=== Short problem ===
Return the records verbatim, starting at the line that contains "Which of the" and ending at the line that contains "15.7 meters", with both of those lines included.
## Start Data provided
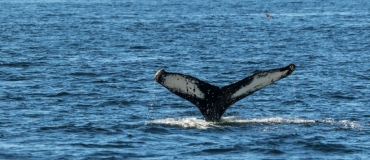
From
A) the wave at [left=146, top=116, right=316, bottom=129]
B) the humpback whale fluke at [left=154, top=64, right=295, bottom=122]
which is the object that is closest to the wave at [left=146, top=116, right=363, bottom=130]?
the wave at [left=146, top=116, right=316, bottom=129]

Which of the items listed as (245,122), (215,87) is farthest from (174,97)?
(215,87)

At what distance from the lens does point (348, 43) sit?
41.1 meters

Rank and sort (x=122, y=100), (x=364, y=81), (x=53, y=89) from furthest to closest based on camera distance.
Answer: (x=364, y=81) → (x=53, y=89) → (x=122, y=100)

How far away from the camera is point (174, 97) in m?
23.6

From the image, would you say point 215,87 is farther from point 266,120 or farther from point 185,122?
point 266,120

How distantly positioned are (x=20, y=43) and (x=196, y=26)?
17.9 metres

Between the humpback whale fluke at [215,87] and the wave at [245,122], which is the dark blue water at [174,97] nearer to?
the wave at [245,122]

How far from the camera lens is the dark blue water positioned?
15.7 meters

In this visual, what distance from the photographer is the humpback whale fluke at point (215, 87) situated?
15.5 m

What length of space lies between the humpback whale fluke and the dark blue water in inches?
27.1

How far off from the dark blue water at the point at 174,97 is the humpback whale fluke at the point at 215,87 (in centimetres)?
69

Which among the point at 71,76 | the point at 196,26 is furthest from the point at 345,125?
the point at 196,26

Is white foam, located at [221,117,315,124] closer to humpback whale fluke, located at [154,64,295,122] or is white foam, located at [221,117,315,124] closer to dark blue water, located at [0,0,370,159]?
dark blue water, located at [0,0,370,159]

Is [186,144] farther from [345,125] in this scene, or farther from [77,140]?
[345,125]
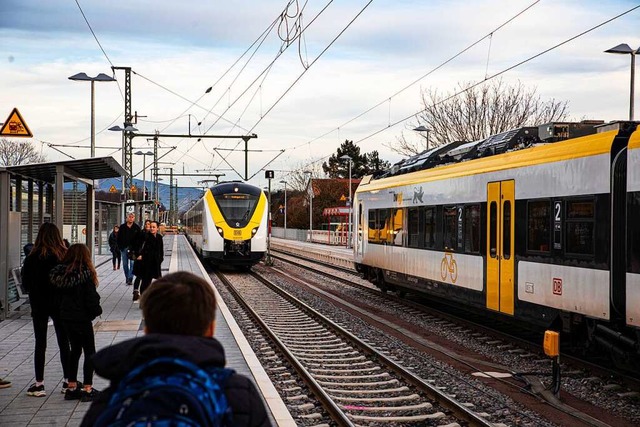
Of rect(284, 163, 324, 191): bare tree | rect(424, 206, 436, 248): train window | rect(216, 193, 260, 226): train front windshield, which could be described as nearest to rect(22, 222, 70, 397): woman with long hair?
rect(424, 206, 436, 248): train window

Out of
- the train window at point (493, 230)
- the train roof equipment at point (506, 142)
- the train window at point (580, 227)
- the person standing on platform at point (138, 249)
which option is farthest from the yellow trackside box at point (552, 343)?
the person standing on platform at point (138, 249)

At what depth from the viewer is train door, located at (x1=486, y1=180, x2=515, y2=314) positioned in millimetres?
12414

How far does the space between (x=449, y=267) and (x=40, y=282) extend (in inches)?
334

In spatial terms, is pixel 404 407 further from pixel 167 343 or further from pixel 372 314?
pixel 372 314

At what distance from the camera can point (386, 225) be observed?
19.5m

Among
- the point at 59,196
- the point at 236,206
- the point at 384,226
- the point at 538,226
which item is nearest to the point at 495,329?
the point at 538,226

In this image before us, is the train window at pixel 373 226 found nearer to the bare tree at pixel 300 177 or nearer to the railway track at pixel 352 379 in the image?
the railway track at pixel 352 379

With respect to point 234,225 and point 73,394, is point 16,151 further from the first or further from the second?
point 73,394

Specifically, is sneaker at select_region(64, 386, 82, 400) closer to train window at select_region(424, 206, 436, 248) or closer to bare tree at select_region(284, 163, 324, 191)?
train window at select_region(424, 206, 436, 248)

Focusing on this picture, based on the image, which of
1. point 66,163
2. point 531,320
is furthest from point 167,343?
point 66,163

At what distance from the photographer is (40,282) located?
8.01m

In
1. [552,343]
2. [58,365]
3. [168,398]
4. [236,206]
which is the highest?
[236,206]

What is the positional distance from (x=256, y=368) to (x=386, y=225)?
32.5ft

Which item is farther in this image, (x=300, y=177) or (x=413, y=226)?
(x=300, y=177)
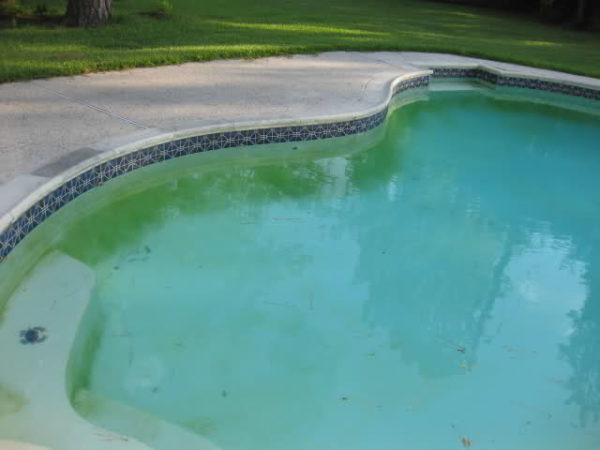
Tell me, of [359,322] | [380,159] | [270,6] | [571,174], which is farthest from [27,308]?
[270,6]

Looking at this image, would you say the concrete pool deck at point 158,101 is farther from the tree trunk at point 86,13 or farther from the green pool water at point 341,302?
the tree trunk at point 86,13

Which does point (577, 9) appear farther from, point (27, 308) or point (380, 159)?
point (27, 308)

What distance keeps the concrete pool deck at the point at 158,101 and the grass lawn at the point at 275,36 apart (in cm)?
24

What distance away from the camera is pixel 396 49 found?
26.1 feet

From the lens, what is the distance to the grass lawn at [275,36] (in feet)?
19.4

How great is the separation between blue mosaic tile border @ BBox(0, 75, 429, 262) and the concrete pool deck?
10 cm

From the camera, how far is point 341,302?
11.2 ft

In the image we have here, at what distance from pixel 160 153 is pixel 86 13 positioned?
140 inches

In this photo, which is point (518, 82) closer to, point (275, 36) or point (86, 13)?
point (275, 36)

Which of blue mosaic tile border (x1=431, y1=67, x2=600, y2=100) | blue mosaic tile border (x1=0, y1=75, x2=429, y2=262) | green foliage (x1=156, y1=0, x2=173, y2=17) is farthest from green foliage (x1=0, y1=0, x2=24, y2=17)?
## End Data provided
=== Written answer ===
Which of the items listed as (245,122), (215,87) is farthest from (174,97)?
(215,87)

At what distance from the lens does point (348, 43) sit?
41.1 meters

Rank and sort (x=122, y=100), (x=364, y=81), (x=53, y=89) from furthest to closest based on camera distance.
Answer: (x=364, y=81) → (x=53, y=89) → (x=122, y=100)

How far away from the camera is point (174, 97) in m?
23.6

From the image, would you say point 215,87 is farther from point 266,120 or farther from point 185,122?
point 266,120

How distantly positioned are (x=20, y=43) and (x=196, y=26)?
17.9 metres

Between the humpback whale fluke at [215,87] and the wave at [245,122], which is the dark blue water at [174,97] nearer to?
the wave at [245,122]

How far from the camera lens is the dark blue water positioned?
15.7 meters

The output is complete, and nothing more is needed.